The Office of Pediatric Therapeutics is engaged in international collaborative exchanges. The objective of these exchanges is to ensure that pediatric studies are conducted in a scientifically rigorous and ethical manner and that pediatric patients are not exposed to unnecessary (e.g., duplicative) trials. Pediatric legislation in the U.S. and Europe is driving pediatric product development on a global scale.
In August 2007, EMA and FDA established monthly teleconferences between regulators called the Pediatric Cluster to discuss product-specific pediatric development and topics related to product classes under the terms of Confidentiality Agreement. The objective of these exchanges are to enhance the science of pediatric trials and to avoid exposing children to unnecessary trials. This collaboration provides a robust ethical and scientific framework for pediatric studies. The teleconferences are held monthly but there may be additional meetings to accomodate timelines.
Japan's PMDA joined these teleconferences in November 2009 and Health Canada in September 2010 as observers. They are now active participants in these monthly exchanges. Australia's Therapeutic Goods Administration joined the teleconferences in January 2014 and they are now active participants in these exchanges.

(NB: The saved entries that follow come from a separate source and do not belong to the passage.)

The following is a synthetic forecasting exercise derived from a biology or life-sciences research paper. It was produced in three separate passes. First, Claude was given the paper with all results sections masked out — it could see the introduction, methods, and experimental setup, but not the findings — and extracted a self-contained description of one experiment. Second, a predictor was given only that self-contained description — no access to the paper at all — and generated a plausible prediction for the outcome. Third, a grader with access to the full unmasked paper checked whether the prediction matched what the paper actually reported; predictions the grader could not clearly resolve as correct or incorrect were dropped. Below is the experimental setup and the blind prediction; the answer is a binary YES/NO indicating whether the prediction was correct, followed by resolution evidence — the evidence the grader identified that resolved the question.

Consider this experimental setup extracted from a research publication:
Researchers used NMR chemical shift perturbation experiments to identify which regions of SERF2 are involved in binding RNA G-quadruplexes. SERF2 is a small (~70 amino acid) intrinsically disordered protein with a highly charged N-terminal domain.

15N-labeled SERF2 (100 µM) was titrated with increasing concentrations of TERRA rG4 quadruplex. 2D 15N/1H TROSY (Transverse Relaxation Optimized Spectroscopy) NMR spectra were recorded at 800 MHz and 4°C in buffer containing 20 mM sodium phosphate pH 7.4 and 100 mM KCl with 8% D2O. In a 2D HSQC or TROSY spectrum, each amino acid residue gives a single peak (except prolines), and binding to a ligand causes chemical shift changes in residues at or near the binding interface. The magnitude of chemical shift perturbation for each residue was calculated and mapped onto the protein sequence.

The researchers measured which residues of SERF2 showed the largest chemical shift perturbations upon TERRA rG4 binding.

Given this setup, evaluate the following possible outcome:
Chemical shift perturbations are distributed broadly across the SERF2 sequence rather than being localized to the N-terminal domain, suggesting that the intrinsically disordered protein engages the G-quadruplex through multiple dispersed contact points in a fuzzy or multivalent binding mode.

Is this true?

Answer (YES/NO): NO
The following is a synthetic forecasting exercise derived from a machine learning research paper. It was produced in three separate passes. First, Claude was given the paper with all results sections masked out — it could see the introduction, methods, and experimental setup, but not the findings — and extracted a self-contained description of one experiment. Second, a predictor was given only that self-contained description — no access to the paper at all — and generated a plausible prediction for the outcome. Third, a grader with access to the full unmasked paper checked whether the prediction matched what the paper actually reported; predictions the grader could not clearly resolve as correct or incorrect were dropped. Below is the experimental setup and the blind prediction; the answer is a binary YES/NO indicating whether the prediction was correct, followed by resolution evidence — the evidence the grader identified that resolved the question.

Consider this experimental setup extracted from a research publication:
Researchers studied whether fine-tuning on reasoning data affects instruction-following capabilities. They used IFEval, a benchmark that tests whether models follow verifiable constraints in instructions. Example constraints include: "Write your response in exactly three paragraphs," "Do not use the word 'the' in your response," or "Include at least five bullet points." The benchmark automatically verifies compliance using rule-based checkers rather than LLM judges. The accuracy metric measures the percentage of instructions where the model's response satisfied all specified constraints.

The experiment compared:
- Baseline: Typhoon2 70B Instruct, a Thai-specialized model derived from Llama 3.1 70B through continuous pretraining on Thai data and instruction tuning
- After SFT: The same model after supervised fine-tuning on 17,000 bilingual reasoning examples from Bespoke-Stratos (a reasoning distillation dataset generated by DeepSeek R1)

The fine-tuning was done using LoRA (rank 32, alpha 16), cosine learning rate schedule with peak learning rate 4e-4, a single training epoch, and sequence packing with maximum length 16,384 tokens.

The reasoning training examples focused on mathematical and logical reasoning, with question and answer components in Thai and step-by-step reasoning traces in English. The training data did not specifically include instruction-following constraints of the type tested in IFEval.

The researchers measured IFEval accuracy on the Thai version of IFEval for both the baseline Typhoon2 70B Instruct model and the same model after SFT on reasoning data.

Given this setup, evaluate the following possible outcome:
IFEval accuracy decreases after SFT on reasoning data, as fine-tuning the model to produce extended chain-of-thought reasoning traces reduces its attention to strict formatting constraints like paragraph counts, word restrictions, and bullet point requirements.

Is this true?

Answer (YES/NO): YES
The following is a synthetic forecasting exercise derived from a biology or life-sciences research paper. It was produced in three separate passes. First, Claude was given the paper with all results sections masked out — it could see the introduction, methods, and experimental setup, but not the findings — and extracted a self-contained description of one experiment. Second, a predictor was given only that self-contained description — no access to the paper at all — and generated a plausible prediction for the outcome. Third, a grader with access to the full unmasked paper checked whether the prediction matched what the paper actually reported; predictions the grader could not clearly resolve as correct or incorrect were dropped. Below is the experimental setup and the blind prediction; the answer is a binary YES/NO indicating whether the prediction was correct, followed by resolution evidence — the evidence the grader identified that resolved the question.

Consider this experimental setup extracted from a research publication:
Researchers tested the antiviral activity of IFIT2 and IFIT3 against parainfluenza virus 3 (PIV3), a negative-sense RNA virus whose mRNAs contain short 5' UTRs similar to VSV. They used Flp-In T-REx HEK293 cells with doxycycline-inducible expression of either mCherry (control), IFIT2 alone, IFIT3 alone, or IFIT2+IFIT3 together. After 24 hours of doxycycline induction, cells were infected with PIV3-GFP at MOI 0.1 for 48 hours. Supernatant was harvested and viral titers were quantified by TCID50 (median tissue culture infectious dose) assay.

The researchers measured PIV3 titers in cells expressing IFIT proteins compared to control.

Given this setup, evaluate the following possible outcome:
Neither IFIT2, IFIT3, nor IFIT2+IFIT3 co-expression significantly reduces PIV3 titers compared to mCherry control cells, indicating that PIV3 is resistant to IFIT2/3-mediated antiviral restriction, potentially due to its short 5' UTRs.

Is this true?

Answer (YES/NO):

The monthly discussions include ethical, safety, and pediatric study feasibility issues as well as protocol discussions. The type of information exchanged includes: Pediatric Investigation Plans (PIPs); Written Requests; Pediatric Committee (PDCO) discussions; waivers and deferrals; choice of comparator and efficacy endpoints; status of ongoing pediatric studies; results of pediatric studies; safety concerns, including clinical holds; and plans for long-term safety monitoring.
From August 2007 through March 2019, FDA and EMA exchanged information on a total of 517 products and held 172 discussions on general topics (not product specific).
In July 2018, we started a new process with our Pediatric Cluster teleconference. We share high level action items with the sponsor of products following discussion at the Pediatric Cluster. The objective is to let sponsors know that their product was discussed and the agreed upon action.
The Common Commentary is a tool to inform sponsors of products discussed at the Pediatric Cluster. The document provides informal, non-binding comments to sponsors on pediatric development plans that have been submitted to both FDA and EMA, which are under review by both agencies and have been discussed at the Pediatric Cluster. Please see additional information at the links at the bottom of page.
- The Globalization of Pediatric Clinical Trials. Pediatrics 2012
- The Globalization of Pediatric Trials: Should We Be Worried? Pediatrics 2011
- Globalization Facilitates Pediatric Drug Development in the 21st Century. Julia Dunne, Lala Margaryants, M. Dianne Murphy, Ann M. Myers, Debbie Avant and William J. Rodriguez. Drug Information Journal 2010 : 44(06)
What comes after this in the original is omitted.